══ Selection

We’re all used to doing a disk check in Windows XP. It’s easy. Just double-click on “My Computer”, then select the drive you want to run the check on. Right-click, Properties, Tools tab, then select “Check Now…” in the Error-checking section. In almost every instance you’ll be told that the check will be done upon the next reboot. Easy.
So how does one go about it on Linux? Well… as you may have guessed, it’s not quite so straightforward. Linux, by default, does actually have an intelligent disk-checking system already in place. By all accounts, you generally needn’t worry. But if you have a reason to believe your disk may be slowly dying, and nothing is reporting in the SMART status of your drive, perhaps it’s worth checking the file system instead.
That’s where File System Check comes in (duh!). Like all Linux tools, it’s painfully abbreviated to simply “fsck”. Terse, to say the least. Now the warning:
DO NOT. I REPEAT, DO NOT EVER EVER EVER RUN THIS COMMAND WHILE YOUR DRIVE IS MOUNTED (I.E. IN USE). I TAKE NO RESPONSIBILITY FOR ANY LOSS OF DATA THAT YOU MAY CAUSE BY FOLLOWING THESE INSTRUCTIONS.
To unmount your root (/) volume, follow these easy steps:
- Boot from a Live CD. Your root volume will not be mounted by default.

════

Description of the task> Transcribe verbatim the stretch of the Linux disk-check article from "So how does" through "FOLLOWING THESE INSTRUCTIONS.".

══ Excerpted data

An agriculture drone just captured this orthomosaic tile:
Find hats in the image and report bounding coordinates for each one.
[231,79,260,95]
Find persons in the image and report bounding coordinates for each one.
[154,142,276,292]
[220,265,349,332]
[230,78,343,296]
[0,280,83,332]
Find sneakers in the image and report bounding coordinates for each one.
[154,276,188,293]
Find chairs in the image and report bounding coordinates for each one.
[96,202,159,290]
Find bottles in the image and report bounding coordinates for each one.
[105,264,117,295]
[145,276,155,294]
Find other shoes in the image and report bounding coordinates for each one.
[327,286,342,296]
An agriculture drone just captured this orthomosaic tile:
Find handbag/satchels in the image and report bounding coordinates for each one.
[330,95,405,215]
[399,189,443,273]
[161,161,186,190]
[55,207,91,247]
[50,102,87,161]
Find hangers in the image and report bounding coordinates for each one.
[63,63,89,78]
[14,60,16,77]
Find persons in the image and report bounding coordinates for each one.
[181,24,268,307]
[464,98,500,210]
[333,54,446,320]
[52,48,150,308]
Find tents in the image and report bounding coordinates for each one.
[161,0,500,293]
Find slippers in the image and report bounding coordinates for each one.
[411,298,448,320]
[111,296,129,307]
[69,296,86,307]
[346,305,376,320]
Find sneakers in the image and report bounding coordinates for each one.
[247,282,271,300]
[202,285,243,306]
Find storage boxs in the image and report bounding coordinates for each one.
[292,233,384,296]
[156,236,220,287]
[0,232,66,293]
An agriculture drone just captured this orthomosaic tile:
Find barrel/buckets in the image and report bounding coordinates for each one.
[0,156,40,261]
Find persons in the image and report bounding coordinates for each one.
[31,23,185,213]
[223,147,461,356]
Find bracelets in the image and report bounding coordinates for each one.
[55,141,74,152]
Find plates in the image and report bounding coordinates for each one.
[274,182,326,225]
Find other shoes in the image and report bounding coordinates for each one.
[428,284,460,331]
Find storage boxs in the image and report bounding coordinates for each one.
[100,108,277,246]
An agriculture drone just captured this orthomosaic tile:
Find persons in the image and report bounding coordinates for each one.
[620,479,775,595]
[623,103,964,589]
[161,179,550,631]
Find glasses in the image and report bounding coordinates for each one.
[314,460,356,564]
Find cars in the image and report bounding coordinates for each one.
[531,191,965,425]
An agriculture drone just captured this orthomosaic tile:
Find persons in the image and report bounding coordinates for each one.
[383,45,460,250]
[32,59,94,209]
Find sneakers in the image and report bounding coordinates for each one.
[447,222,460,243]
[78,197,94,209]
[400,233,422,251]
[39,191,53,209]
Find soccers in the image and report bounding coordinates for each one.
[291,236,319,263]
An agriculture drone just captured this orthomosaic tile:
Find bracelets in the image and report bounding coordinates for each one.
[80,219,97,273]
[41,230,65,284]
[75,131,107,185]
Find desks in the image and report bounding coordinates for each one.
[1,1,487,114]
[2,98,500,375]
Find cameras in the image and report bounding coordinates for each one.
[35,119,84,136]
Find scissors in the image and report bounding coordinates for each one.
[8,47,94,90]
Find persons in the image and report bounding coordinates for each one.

════

Exercise result>
So how does one go about it on Linux? Well… as you may have guessed, it’s not quite so straightforward. Linux, by default, does actually have an intelligent disk-checking system already in place. By all accounts, you generally needn’t worry. But if you have a reason to believe your disk may be slowly dying, and nothing is reporting in the SMART status of your drive, perhaps it’s worth checking the file system instead.
That’s where File System Check comes in (duh!). Like all Linux tools, it’s painfully abbreviated to simply “fsck”. Terse, to say the least. Now the warning:
DO NOT. I REPEAT, DO NOT EVER EVER EVER RUN THIS COMMAND WHILE YOUR DRIVE IS MOUNTED (I.E. IN USE). I TAKE NO RESPONSIBILITY FOR ANY LOSS OF DATA THAT YOU MAY CAUSE BY FOLLOWING THESE INSTRUCTIONS.